This is the second of two weeks exploring the music and life of the great German master. Brahms’s love of Hungarian Gypsy music and folksongs allowed him to create music that speaks to our inner souls. Scholars think Brahms threw away more works than he published, so let us treasure the music we have from him.

Program 1

We ended last week with Brahms` German Requiem. This week we will continue with Brahms. Today`s hour will start with a piece written right around the time of the German Requiem: a Horn Trio in E-flat major for horn, violin and piano. Other pieces Bill will focus on today are the Liebeslieder Waltzes, the Piano Quartet no.3. and the first movement from Brahms` first symphony with the CSO and Solti.

All the text of the Liebeslieder is derived from folk material: from Russian, Polish and Hungarian folk songs.

Brahms started composing his Piano Quartet no.3. in 1855, when Robert Schumann was taken to the asylum. Brahms` love for Clara manifests itself in this music. Brahms revised the piece twenty years later.

His first symphony took a long time to compose. Robert and Clara Schumann knew the first time they heard Brahms play, that he was a symphonist, and that he would express himself the most through his symphonic music.

Brahms kept trying to find his symphonic voice. He started the first symphony in 1862, and didn`t finish it for 14 years.

Brahms: Horn Trio in E-flat Major, Op. 40, I & IV
Bloom, hn.; Tree, v.; Serkin, p.
Sony 46249

Brahms: Liebeslieder Waltzes, Op. 52 (excerpts)
soloists, Forsberg, p.
EMI 55430

Brahms: Piano Quartet No. 3 in c minor, Op. 60, III
Beaux Arts Trio; Trampler, vla.
Phil 454017

Brahms: Symphony No. 1 in c minor, Op. 68, I
Lon 430799


Program 2

Yesterday we ended with Brahms` first Symphony.  Today we will continue with the III. and IV. movements of Brahms` first Symphony. Then we will move on to his second Symphony in D major, which leads to the Sonata for Violin and Piano in G major, written just a year after his second Symphony. Our closing piece today will be a song called "An die Nactingal".

It seems like Brahms` whole life before writing his symphonic works was leading up to his symphonies. The first time he played for the Schumanns, they told him he was a symphonist. He performed  his Piano Sonata No.1. for them. Did he? Bill will tell us the story.

After finishing his first Symphony, the second one only took Brahms a year. Bill reads a letter Brahms wrote to Elizabeth von Herzogenberg about it.

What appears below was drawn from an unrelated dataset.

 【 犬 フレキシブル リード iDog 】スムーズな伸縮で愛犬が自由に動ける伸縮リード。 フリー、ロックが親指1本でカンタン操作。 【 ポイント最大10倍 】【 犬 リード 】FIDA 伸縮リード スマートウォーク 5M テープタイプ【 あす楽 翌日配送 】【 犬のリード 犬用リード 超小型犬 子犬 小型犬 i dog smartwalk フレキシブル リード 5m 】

Brahms` compositional style is extremely "economic": he uses motivic development as his compositional method, which means that he derives and developes all the musical material from the first few motives of the piece. The beautiful pastoral quality he uses also appears in another piece he composed a year later: his Sonata for Violin and Piano in G major.

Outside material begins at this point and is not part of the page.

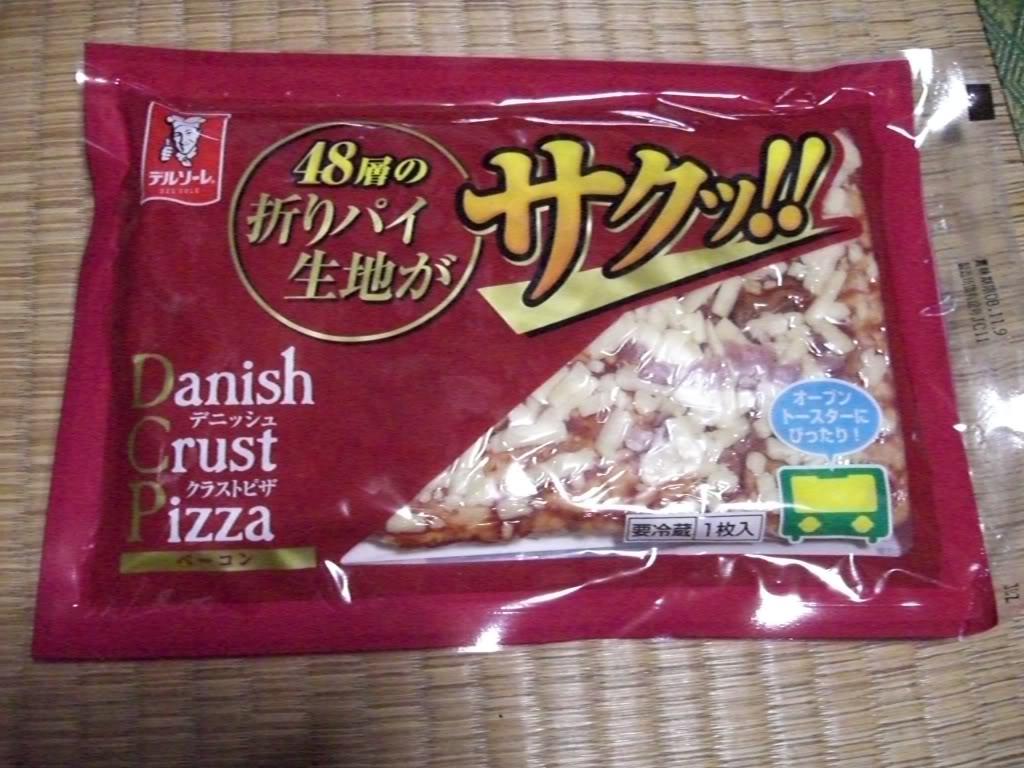 Crust, voiko parempaa olla? CIMG2090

The song "An die Nachtigal" shows us that Brahms had the ability to compose "his own folksongs"; melodies that sound like folk melodies, but are not derived from actual folk songs.

Brahms: Symphony No. 1 in c minor, Op. 68, III & IV
Lon 430799

Brahms: Symphony No. 2 in D Major, Op. 73, I
NY Phil/Masur

Brahms: Sonata for Violin and Piano in G Major, Op. 78, I
Szeryng, v.; Rubinstein, p.
RCA 63041
10:32, 1:24

Brahms: “An die Nachtigal”
Fink, ms.; Vignoles, p.
HM 901926


Program 3

Today Bill focuses on three major works by Brahms: the Sonata in G major for Violin and Piano, his Concerto for Violin in D major and his third Symphony.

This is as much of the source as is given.